The Attempt at a Solution

a)The mass lost is just 9.62 g. - 6.85 g. = 2.77 g. of CO_2 + H_{2}O

b) For every 136 g. of LiHCO_3, 62 g. are lost to CO_2 + H_{2}O. So if 2.77 g. are lost to CO_2 + H_{2}O, then there was initially 0.79 g. of LiHCO_3

c) Since the mass of SiO_2 does not change, 9.62 g. in the original - 0.79 g. of LiHCO_3 = 8.83 g. SiO_2. But 8.83 g. of SiO_2 + 2.77 g. of CO_2 + H_{2}O is greater than 9.62 g. of the original mixture, so mass is not conserved. I don't think this is possible so I don't know what to do

 

[trollcast]

Don't trust my method on this one but I can get the numbers to add up.

Take your mass of C02 + H20 and work out the number of moles of CO2 AND H2O molecules you have.

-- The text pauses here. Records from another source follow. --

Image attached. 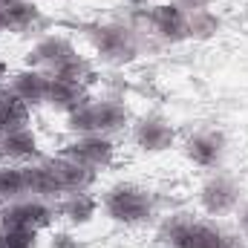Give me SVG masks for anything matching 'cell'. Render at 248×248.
I'll use <instances>...</instances> for the list:
<instances>
[{
    "instance_id": "cell-1",
    "label": "cell",
    "mask_w": 248,
    "mask_h": 248,
    "mask_svg": "<svg viewBox=\"0 0 248 248\" xmlns=\"http://www.w3.org/2000/svg\"><path fill=\"white\" fill-rule=\"evenodd\" d=\"M159 240L168 248H243V243L237 237L225 234L222 228H217L211 222L190 219L185 214L170 217L162 225Z\"/></svg>"
},
{
    "instance_id": "cell-2",
    "label": "cell",
    "mask_w": 248,
    "mask_h": 248,
    "mask_svg": "<svg viewBox=\"0 0 248 248\" xmlns=\"http://www.w3.org/2000/svg\"><path fill=\"white\" fill-rule=\"evenodd\" d=\"M101 208H104V214L113 222H122V225H141V222H147V219L156 217V199H153V193L139 185H133V182L113 185L104 193Z\"/></svg>"
},
{
    "instance_id": "cell-3",
    "label": "cell",
    "mask_w": 248,
    "mask_h": 248,
    "mask_svg": "<svg viewBox=\"0 0 248 248\" xmlns=\"http://www.w3.org/2000/svg\"><path fill=\"white\" fill-rule=\"evenodd\" d=\"M93 46L101 61L113 63V66L130 63L139 55V44H136L133 32L122 23H104V26L93 29Z\"/></svg>"
},
{
    "instance_id": "cell-4",
    "label": "cell",
    "mask_w": 248,
    "mask_h": 248,
    "mask_svg": "<svg viewBox=\"0 0 248 248\" xmlns=\"http://www.w3.org/2000/svg\"><path fill=\"white\" fill-rule=\"evenodd\" d=\"M55 219V208L46 202V199H17V202H9L3 211H0V228H35V231H44L49 228Z\"/></svg>"
},
{
    "instance_id": "cell-5",
    "label": "cell",
    "mask_w": 248,
    "mask_h": 248,
    "mask_svg": "<svg viewBox=\"0 0 248 248\" xmlns=\"http://www.w3.org/2000/svg\"><path fill=\"white\" fill-rule=\"evenodd\" d=\"M199 205L205 214L211 217H222L240 208V185L225 176V173H214L205 185L199 187Z\"/></svg>"
},
{
    "instance_id": "cell-6",
    "label": "cell",
    "mask_w": 248,
    "mask_h": 248,
    "mask_svg": "<svg viewBox=\"0 0 248 248\" xmlns=\"http://www.w3.org/2000/svg\"><path fill=\"white\" fill-rule=\"evenodd\" d=\"M113 139L110 136H101V133H93V136H78L75 141H69L63 147V156L93 168V170H104L110 162H113Z\"/></svg>"
},
{
    "instance_id": "cell-7",
    "label": "cell",
    "mask_w": 248,
    "mask_h": 248,
    "mask_svg": "<svg viewBox=\"0 0 248 248\" xmlns=\"http://www.w3.org/2000/svg\"><path fill=\"white\" fill-rule=\"evenodd\" d=\"M133 141L144 153H165L176 141V127L165 116H144L133 124Z\"/></svg>"
},
{
    "instance_id": "cell-8",
    "label": "cell",
    "mask_w": 248,
    "mask_h": 248,
    "mask_svg": "<svg viewBox=\"0 0 248 248\" xmlns=\"http://www.w3.org/2000/svg\"><path fill=\"white\" fill-rule=\"evenodd\" d=\"M185 156L196 165V168H205V170L219 168L222 159H225V136L217 133V130L193 133L185 141Z\"/></svg>"
},
{
    "instance_id": "cell-9",
    "label": "cell",
    "mask_w": 248,
    "mask_h": 248,
    "mask_svg": "<svg viewBox=\"0 0 248 248\" xmlns=\"http://www.w3.org/2000/svg\"><path fill=\"white\" fill-rule=\"evenodd\" d=\"M46 165L55 173V179L61 182L63 196L66 193H87L90 187L95 185V179H98V170H93V168H87V165L63 156V153L55 156V159H46Z\"/></svg>"
},
{
    "instance_id": "cell-10",
    "label": "cell",
    "mask_w": 248,
    "mask_h": 248,
    "mask_svg": "<svg viewBox=\"0 0 248 248\" xmlns=\"http://www.w3.org/2000/svg\"><path fill=\"white\" fill-rule=\"evenodd\" d=\"M150 20V29L162 38V41H170V44H179L187 41V15L170 0V3H156L147 15Z\"/></svg>"
},
{
    "instance_id": "cell-11",
    "label": "cell",
    "mask_w": 248,
    "mask_h": 248,
    "mask_svg": "<svg viewBox=\"0 0 248 248\" xmlns=\"http://www.w3.org/2000/svg\"><path fill=\"white\" fill-rule=\"evenodd\" d=\"M72 55H78V52H75V46H72L69 38H63V35H46V38H41V41L29 49L26 63L35 66V69L46 66V69L52 72V69H58L63 61H69Z\"/></svg>"
},
{
    "instance_id": "cell-12",
    "label": "cell",
    "mask_w": 248,
    "mask_h": 248,
    "mask_svg": "<svg viewBox=\"0 0 248 248\" xmlns=\"http://www.w3.org/2000/svg\"><path fill=\"white\" fill-rule=\"evenodd\" d=\"M9 90L26 101L29 107H38V104H46V93H49V75L44 69H35V66H26L20 72L12 75L9 81Z\"/></svg>"
},
{
    "instance_id": "cell-13",
    "label": "cell",
    "mask_w": 248,
    "mask_h": 248,
    "mask_svg": "<svg viewBox=\"0 0 248 248\" xmlns=\"http://www.w3.org/2000/svg\"><path fill=\"white\" fill-rule=\"evenodd\" d=\"M46 104L58 113H72L84 104H90V95L84 87L78 84H69V81H61V78H52L49 75V93H46Z\"/></svg>"
},
{
    "instance_id": "cell-14",
    "label": "cell",
    "mask_w": 248,
    "mask_h": 248,
    "mask_svg": "<svg viewBox=\"0 0 248 248\" xmlns=\"http://www.w3.org/2000/svg\"><path fill=\"white\" fill-rule=\"evenodd\" d=\"M0 156L12 159V162H29L38 156V136L32 133V127L23 130H12L0 136Z\"/></svg>"
},
{
    "instance_id": "cell-15",
    "label": "cell",
    "mask_w": 248,
    "mask_h": 248,
    "mask_svg": "<svg viewBox=\"0 0 248 248\" xmlns=\"http://www.w3.org/2000/svg\"><path fill=\"white\" fill-rule=\"evenodd\" d=\"M98 208H101V202L95 196H90V190L87 193H66L58 205V214L69 225H87V222H93Z\"/></svg>"
},
{
    "instance_id": "cell-16",
    "label": "cell",
    "mask_w": 248,
    "mask_h": 248,
    "mask_svg": "<svg viewBox=\"0 0 248 248\" xmlns=\"http://www.w3.org/2000/svg\"><path fill=\"white\" fill-rule=\"evenodd\" d=\"M26 170V193L35 196V199H55V196H63L61 182L55 179V173L49 170L46 162L41 165H23Z\"/></svg>"
},
{
    "instance_id": "cell-17",
    "label": "cell",
    "mask_w": 248,
    "mask_h": 248,
    "mask_svg": "<svg viewBox=\"0 0 248 248\" xmlns=\"http://www.w3.org/2000/svg\"><path fill=\"white\" fill-rule=\"evenodd\" d=\"M29 127V104L20 101L9 87H0V133Z\"/></svg>"
},
{
    "instance_id": "cell-18",
    "label": "cell",
    "mask_w": 248,
    "mask_h": 248,
    "mask_svg": "<svg viewBox=\"0 0 248 248\" xmlns=\"http://www.w3.org/2000/svg\"><path fill=\"white\" fill-rule=\"evenodd\" d=\"M93 110H95V127L101 136H113L127 127L130 122V113L127 107L113 101V98H101V101H93Z\"/></svg>"
},
{
    "instance_id": "cell-19",
    "label": "cell",
    "mask_w": 248,
    "mask_h": 248,
    "mask_svg": "<svg viewBox=\"0 0 248 248\" xmlns=\"http://www.w3.org/2000/svg\"><path fill=\"white\" fill-rule=\"evenodd\" d=\"M6 17H9V32H17V35L32 32V29L44 20L41 9H38L32 0H12V3L6 6Z\"/></svg>"
},
{
    "instance_id": "cell-20",
    "label": "cell",
    "mask_w": 248,
    "mask_h": 248,
    "mask_svg": "<svg viewBox=\"0 0 248 248\" xmlns=\"http://www.w3.org/2000/svg\"><path fill=\"white\" fill-rule=\"evenodd\" d=\"M222 20L217 17L214 9H199L187 15V41H208L219 32Z\"/></svg>"
},
{
    "instance_id": "cell-21",
    "label": "cell",
    "mask_w": 248,
    "mask_h": 248,
    "mask_svg": "<svg viewBox=\"0 0 248 248\" xmlns=\"http://www.w3.org/2000/svg\"><path fill=\"white\" fill-rule=\"evenodd\" d=\"M26 196V170L15 165L0 168V202H17Z\"/></svg>"
},
{
    "instance_id": "cell-22",
    "label": "cell",
    "mask_w": 248,
    "mask_h": 248,
    "mask_svg": "<svg viewBox=\"0 0 248 248\" xmlns=\"http://www.w3.org/2000/svg\"><path fill=\"white\" fill-rule=\"evenodd\" d=\"M52 78H61V81H69V84H78V87H87V81L93 78V66L87 58L81 55H72L69 61H63L58 69L49 72Z\"/></svg>"
},
{
    "instance_id": "cell-23",
    "label": "cell",
    "mask_w": 248,
    "mask_h": 248,
    "mask_svg": "<svg viewBox=\"0 0 248 248\" xmlns=\"http://www.w3.org/2000/svg\"><path fill=\"white\" fill-rule=\"evenodd\" d=\"M66 130L75 133V136H93V133H98L93 101L84 104V107H78V110H72V113H66Z\"/></svg>"
},
{
    "instance_id": "cell-24",
    "label": "cell",
    "mask_w": 248,
    "mask_h": 248,
    "mask_svg": "<svg viewBox=\"0 0 248 248\" xmlns=\"http://www.w3.org/2000/svg\"><path fill=\"white\" fill-rule=\"evenodd\" d=\"M35 228H0V248H38Z\"/></svg>"
},
{
    "instance_id": "cell-25",
    "label": "cell",
    "mask_w": 248,
    "mask_h": 248,
    "mask_svg": "<svg viewBox=\"0 0 248 248\" xmlns=\"http://www.w3.org/2000/svg\"><path fill=\"white\" fill-rule=\"evenodd\" d=\"M49 248H81V243H78L69 231H55V234H52V243H49Z\"/></svg>"
},
{
    "instance_id": "cell-26",
    "label": "cell",
    "mask_w": 248,
    "mask_h": 248,
    "mask_svg": "<svg viewBox=\"0 0 248 248\" xmlns=\"http://www.w3.org/2000/svg\"><path fill=\"white\" fill-rule=\"evenodd\" d=\"M185 15H190V12H199V9H211V0H173Z\"/></svg>"
},
{
    "instance_id": "cell-27",
    "label": "cell",
    "mask_w": 248,
    "mask_h": 248,
    "mask_svg": "<svg viewBox=\"0 0 248 248\" xmlns=\"http://www.w3.org/2000/svg\"><path fill=\"white\" fill-rule=\"evenodd\" d=\"M237 222H240V231L248 234V205H243V208L237 211Z\"/></svg>"
},
{
    "instance_id": "cell-28",
    "label": "cell",
    "mask_w": 248,
    "mask_h": 248,
    "mask_svg": "<svg viewBox=\"0 0 248 248\" xmlns=\"http://www.w3.org/2000/svg\"><path fill=\"white\" fill-rule=\"evenodd\" d=\"M9 32V17H6V9H0V35Z\"/></svg>"
},
{
    "instance_id": "cell-29",
    "label": "cell",
    "mask_w": 248,
    "mask_h": 248,
    "mask_svg": "<svg viewBox=\"0 0 248 248\" xmlns=\"http://www.w3.org/2000/svg\"><path fill=\"white\" fill-rule=\"evenodd\" d=\"M6 72H9V66H6V61H3V58H0V81H3V78H6Z\"/></svg>"
}]
</instances>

Then use the ratios of the balancing numbers to work out the moles of the other reactants.

Then multiply by the RFM of the reactant to get the mass.

Ok that probably makes very little sense, but it might help.

 

[Borek]

So if 2.77 g. are lost to CO_2 + H_{2}O, then there was initially 0.79 g. of LiHCO_3

Check your math. Logic is sound, but you got your proportions wrong.